Matt and Elise are from different backgrounds; Matt’s family is wealthy, and Elise’s family is not. They marr because they are deeply in love, regardless of their families’ opinions. Elise is an elite dressage athlete who shows horses (that’s probably not the correct way to describe the sport, but it doesn’t really matter in the scheme of the book) and she’s got a shot at the next olympics, but her career takes her far away from her husband and daughter Grace for months at a time, so Matt is basically the only caregiver the majority of the time. Adding even more stress to their marriage is their financial situation; Elise’s training and equipment is enormously expensive, so they are forced to sell Matt’s family’s cabin in Lake Placid to keep afloat. So we begin the story with tension already building within the marriage, and then Gracie disappears while they’re in Lake Placid trying to sell the cabin; that’s when things start to really fall apart.

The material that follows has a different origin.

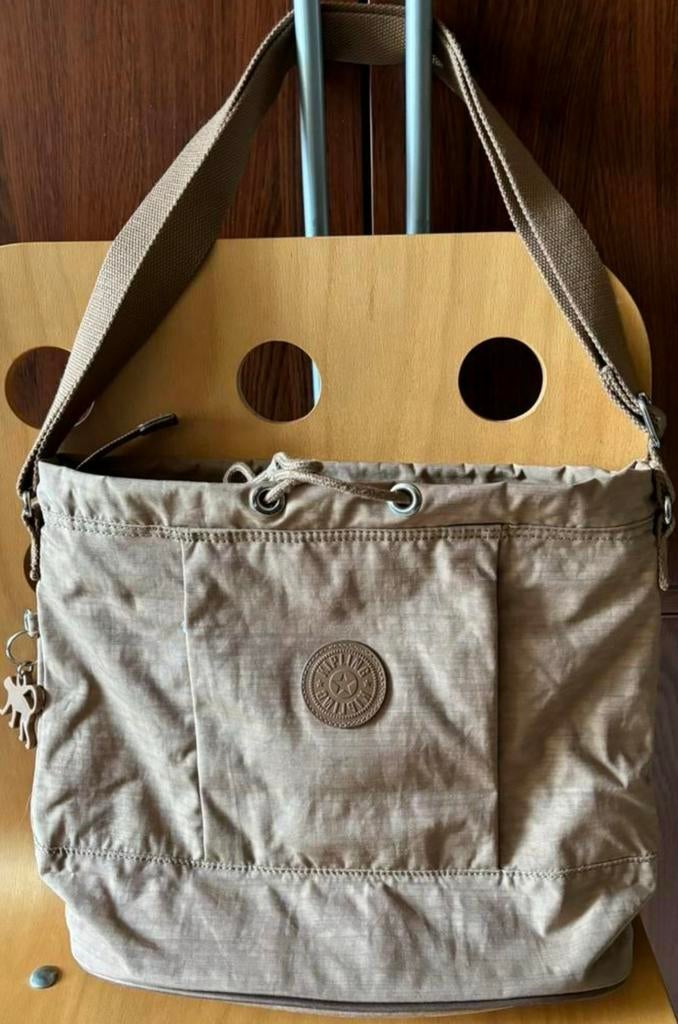 Kipling dames schoudertas beige origineel, Ophalen, Nieuw, Beige, Kipling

The plotting wa well done, in fact, I skipped to the last few pages just so I could see what happened which I LITERALLY NEVER DO when I read books because it’s cheating, but I was dying to know how it ended. Obviously I won’t talk about that here in case you want to read the book, but the plotting is where my compliments are going to end. I hated Elise and Matt with the fire of a thousand burning suns, so in the end, Gracie was the only person I really cared about, and because she disappears halfway through, we don’t get much time with her. Matt is completely tone deaf; yes he’s a good parent, but that’s his only positive quality. He’s completely naive, and I didn’t feel sorry for him at all when he has to sell the damn cabin. I felt it’s a bit tone deaf to frame this sale as such a tragedy, I don’t think I could think of a more obvious first world problem. “Oh no, you have to sell your lakeside property”, boo hoo. And Matt’s naive insistence that he’s a local because his family has had a cabin in the town for so long is pathetic, but let’s move on.

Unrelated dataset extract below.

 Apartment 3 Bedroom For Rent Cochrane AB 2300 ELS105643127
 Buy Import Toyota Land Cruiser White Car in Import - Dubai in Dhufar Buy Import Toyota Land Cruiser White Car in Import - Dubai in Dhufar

Elise is just annoying. She’s selfish in many ways, but she too is naive, and her character is the most unrealistic. She and Matt have been struggling for years, and then she brings up the fact that she has to leave her family for even longer periods of time, stalling Matt’s career almost completely, and he has nothing to say about it? And she accepts his fake enthusiasm and believes it to be true? Come on, they’ve been together for over a decade, every married couple knows by that time you’ve dropped the pretenses and feel comfortable enough to just say how you feel. The lack of communication between these two is astounding, and quite frankly, I thought that if the book was to have a happy ending, it would involve them getting a divorce first and foremost.

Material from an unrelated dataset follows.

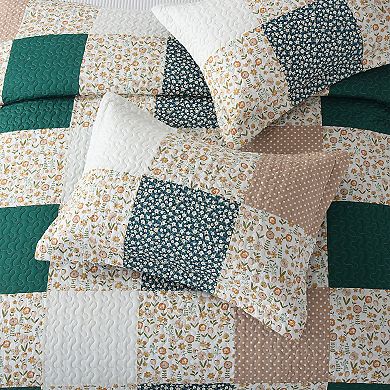 Marcielo 3 Piece Handcrafted Christmas Patchwork Vintage Style Holiday Cotton Quilt Set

I don’t want to sound as judgey as this post is turning out to be, but I just can’t help myself. The tagline on the front cover says “how much pressure can a marriage take?” so it signals to me that the most important aspect to this book is the marriage itself. But how can I care about the marriage if it seems like the most unrealistic thing about the story? Now before I come off as a completely awful person, I will say that this is the first book of Tish Cohen’s that I’ve read, and I have heard wonderful things about her, so I will give her other books a try. This hasn’t put me off her writing completely, but I’m disappointed in her latest, Little Green.